Must have been before their TV careers took off…
dangrgirl
OMG. I haven’t laughed this hard in a verra verra long time.
Thank you!
Dangrgrl, YOU ARE THE BEST! I’m blogging that puppy.
Not each other, and his hold on her leg seems almost absentminded.
I thought he was using her knee and leg to protect his manhood once whoever they were looking at got aload of those pumpkin britches he is wearing.
Looked up A Passion for Glory. It first came out in 1986, and was then reissued in hardback (same cover), in 1991, by a different publisher. Looked on Amazon.com, and it sounds great. Fuck it. I bought me a copy. Maybe I’ll make a dust cover with Dangrgrl’s art. :D
Cover 1—has she got a huge utility belt with a ginormous key-ring hanging off it?? Like Bride of Schneider??

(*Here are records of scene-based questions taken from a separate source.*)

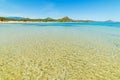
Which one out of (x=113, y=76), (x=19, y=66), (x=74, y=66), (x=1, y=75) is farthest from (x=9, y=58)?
(x=113, y=76)

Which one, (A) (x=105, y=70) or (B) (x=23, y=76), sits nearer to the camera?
(B) (x=23, y=76)

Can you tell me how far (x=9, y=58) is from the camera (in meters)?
10.3

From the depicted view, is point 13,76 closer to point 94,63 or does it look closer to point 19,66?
point 19,66

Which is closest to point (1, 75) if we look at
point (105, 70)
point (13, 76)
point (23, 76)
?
point (13, 76)

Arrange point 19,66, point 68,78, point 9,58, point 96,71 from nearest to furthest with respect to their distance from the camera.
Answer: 1. point 68,78
2. point 96,71
3. point 19,66
4. point 9,58

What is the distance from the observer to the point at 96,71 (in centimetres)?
807

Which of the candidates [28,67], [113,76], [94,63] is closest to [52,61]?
[28,67]

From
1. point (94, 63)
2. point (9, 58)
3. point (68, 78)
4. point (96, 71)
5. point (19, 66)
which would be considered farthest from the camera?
point (9, 58)

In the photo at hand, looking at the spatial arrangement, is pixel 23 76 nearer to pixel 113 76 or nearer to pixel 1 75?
pixel 1 75

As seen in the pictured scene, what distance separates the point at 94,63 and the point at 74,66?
1.66 metres

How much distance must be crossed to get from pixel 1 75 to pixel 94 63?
605cm

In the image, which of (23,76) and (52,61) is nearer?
(23,76)

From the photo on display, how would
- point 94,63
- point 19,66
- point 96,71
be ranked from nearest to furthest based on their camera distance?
1. point 96,71
2. point 19,66
3. point 94,63

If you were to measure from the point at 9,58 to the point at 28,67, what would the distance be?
2.60 m
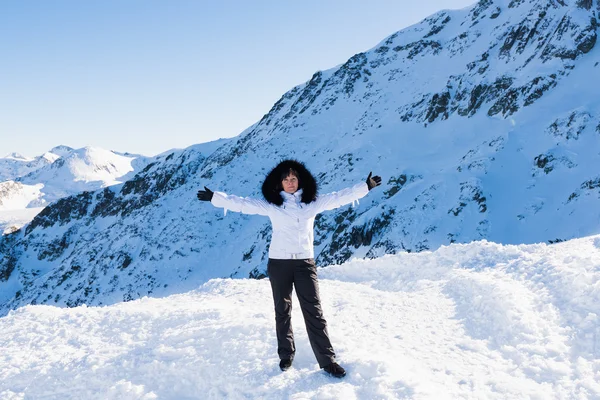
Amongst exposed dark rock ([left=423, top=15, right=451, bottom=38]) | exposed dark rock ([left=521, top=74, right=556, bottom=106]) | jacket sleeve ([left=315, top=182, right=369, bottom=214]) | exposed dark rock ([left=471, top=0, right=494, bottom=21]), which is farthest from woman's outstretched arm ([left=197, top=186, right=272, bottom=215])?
exposed dark rock ([left=423, top=15, right=451, bottom=38])

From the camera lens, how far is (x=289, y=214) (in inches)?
197

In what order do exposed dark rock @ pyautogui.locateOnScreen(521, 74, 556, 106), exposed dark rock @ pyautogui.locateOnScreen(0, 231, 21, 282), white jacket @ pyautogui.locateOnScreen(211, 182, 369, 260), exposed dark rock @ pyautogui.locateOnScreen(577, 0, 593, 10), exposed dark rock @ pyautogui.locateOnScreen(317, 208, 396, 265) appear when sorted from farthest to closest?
exposed dark rock @ pyautogui.locateOnScreen(0, 231, 21, 282), exposed dark rock @ pyautogui.locateOnScreen(577, 0, 593, 10), exposed dark rock @ pyautogui.locateOnScreen(521, 74, 556, 106), exposed dark rock @ pyautogui.locateOnScreen(317, 208, 396, 265), white jacket @ pyautogui.locateOnScreen(211, 182, 369, 260)

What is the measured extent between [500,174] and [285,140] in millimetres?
39378

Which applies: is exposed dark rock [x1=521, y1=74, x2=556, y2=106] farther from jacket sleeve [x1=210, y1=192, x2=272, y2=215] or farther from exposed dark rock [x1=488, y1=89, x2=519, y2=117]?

Cover 3—man, they’ve gotta get some DNA testing done because they HAVE to be siblings.
werd: audience87 ummm… prolly way more…
Carry on!
I think the first one’s my favorite. We’ve got a demon horse, a swooning or ice skating woman (you choose), and a hero that appears to be falling off his horse.
That definitely says romance to me.
I’ve been away most of the summer and I missed this place! Thanks for the laughs!
I love all these old covers. I think they are fantastic! I could just laugh for days looking at them. They are just so wonderfully ridiculous.
Candy! Titles not chosen made me die laughing. I would read this book if it were about a drag queen finding lurve amidst scandal ...perhaps I will write it. (Doesn’t help that I’m up to my eyeballs in 20s and 30s gay social history right now, so I’d like to be writing about it in a non-academic manner.)
Thank you ladies for a good laugh.
My daughter always calls guys wearing those ‘pumpkin’ pants “M’sieur Poufy Pants”....can’t watch an Elizabeth historical without snickering.